Bethany Blankley, The Center Square, January 13, 2023

Afghan nationals housed at U.S. bases overseas and in six states cost military branches more than $535 million in damages and consumables according to findings released by the Department of Defense inspector general. A Texas congressman is now demanding answers.

Those housed at eight military bases in the six states cost the bases $362.63 million in depleted resources and damages to facilities. This included $257.48 million in damages to base facilities, making some buildings and infrastructure unusable for U.S. troops, and over $105 million in equipment and replaceable consumable items used, and weakening military readiness.

Afghan-related damages totaled more than $150 million at U.S. bases in Germany, more than $3 million in bases in Spain and Germany and over $20 million at Marine Corps Base Quantico, Virginia.

The inspector general findings reveal the U.S. Army reported the greatest domestic base losses of $188.81 million, followed by the Air Force’s $150.14 million.


Afghans were housed in U.S. military bases through February 2022; as their visas were processed they were released into the U.S.


But at least 44,000 weren’t housed in military bases whose whereabouts were unknown within months of entering the U.S., prompting U.S. senators to demand answers from Department of Homeland Security.

According to the report, damages caused by “guests” were described by Air Force officials as “unrepairable.”

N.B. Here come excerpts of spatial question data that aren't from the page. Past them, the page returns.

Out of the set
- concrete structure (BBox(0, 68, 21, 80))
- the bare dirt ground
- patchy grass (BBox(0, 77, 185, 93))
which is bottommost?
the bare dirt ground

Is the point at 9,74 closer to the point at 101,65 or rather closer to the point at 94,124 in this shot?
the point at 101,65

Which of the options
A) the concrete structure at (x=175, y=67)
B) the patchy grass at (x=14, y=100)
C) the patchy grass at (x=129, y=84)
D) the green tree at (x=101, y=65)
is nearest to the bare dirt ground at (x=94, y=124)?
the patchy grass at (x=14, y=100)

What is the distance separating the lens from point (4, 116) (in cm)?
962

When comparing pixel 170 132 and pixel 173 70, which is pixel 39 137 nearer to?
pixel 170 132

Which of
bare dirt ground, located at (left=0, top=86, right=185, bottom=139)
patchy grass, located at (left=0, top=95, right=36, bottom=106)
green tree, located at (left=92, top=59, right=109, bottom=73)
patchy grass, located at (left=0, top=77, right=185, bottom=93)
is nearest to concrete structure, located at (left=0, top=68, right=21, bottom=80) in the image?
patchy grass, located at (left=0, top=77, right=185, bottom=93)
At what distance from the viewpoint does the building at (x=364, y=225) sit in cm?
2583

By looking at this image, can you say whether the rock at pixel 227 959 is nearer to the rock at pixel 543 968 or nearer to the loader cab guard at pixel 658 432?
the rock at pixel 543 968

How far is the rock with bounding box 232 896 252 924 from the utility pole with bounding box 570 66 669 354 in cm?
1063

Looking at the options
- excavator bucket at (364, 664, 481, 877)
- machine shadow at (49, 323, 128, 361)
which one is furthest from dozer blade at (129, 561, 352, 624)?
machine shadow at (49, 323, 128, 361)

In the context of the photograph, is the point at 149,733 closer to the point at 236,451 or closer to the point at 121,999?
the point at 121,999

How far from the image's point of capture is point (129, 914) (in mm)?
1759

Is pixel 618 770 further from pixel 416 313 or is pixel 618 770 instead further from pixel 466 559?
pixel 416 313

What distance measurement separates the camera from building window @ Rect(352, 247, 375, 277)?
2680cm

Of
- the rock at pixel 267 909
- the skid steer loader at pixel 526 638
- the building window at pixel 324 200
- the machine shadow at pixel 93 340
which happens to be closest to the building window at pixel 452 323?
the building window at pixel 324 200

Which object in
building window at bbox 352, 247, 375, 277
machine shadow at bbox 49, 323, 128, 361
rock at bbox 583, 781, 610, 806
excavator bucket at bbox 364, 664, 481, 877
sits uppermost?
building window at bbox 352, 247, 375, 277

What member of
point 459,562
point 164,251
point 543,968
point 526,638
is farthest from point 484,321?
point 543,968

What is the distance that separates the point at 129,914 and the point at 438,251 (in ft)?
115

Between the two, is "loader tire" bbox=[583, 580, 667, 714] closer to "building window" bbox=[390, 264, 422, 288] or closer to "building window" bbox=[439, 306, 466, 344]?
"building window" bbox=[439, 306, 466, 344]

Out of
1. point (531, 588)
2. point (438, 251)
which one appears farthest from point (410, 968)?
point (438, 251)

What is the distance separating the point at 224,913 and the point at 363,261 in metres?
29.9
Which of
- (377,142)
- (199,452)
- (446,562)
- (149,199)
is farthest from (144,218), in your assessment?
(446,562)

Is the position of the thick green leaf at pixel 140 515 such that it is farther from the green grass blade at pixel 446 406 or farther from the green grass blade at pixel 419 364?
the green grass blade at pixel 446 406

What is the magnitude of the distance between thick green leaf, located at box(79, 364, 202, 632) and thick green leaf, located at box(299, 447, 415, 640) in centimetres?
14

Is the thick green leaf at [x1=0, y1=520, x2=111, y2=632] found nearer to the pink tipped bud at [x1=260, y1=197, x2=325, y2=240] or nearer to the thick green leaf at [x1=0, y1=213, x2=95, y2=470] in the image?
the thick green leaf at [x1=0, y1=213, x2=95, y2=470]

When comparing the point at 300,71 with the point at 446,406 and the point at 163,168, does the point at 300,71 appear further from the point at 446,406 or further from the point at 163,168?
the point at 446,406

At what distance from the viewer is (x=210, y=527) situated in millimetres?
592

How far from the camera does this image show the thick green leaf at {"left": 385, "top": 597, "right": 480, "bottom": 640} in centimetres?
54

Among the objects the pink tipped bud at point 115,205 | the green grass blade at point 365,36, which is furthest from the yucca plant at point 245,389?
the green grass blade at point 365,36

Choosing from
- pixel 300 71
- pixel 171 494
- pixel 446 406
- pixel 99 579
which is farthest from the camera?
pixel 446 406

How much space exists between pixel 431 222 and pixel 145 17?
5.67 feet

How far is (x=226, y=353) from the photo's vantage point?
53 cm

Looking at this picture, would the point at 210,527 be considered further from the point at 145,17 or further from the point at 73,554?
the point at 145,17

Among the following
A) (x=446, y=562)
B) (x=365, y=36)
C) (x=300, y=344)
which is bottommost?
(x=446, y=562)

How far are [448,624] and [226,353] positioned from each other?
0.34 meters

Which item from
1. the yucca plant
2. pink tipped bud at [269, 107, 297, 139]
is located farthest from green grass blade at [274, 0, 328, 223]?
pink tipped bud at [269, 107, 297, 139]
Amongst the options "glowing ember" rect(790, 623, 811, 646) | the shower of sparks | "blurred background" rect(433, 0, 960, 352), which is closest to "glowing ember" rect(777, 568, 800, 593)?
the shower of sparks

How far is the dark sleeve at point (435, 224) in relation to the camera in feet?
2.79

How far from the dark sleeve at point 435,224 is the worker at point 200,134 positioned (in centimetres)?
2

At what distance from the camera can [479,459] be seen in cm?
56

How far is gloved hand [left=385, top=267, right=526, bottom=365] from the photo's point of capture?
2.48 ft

“Air Force officials described tables, chairs, and cots broken by guests and tents and cots ruined by spray paint, human biological matter, and holes,” the report states; materials were “completely depleted, such that no materials remain available for other real-world missions.”


Only $259.5 million in restoration and repair funding requests for the eight bases resulting from OAW was approved, due to technicalities. The report notes that the Deputy Secretary of Defense authorized funds to be limited to specific repairs and restoration activities three months after assessment of damages was presented.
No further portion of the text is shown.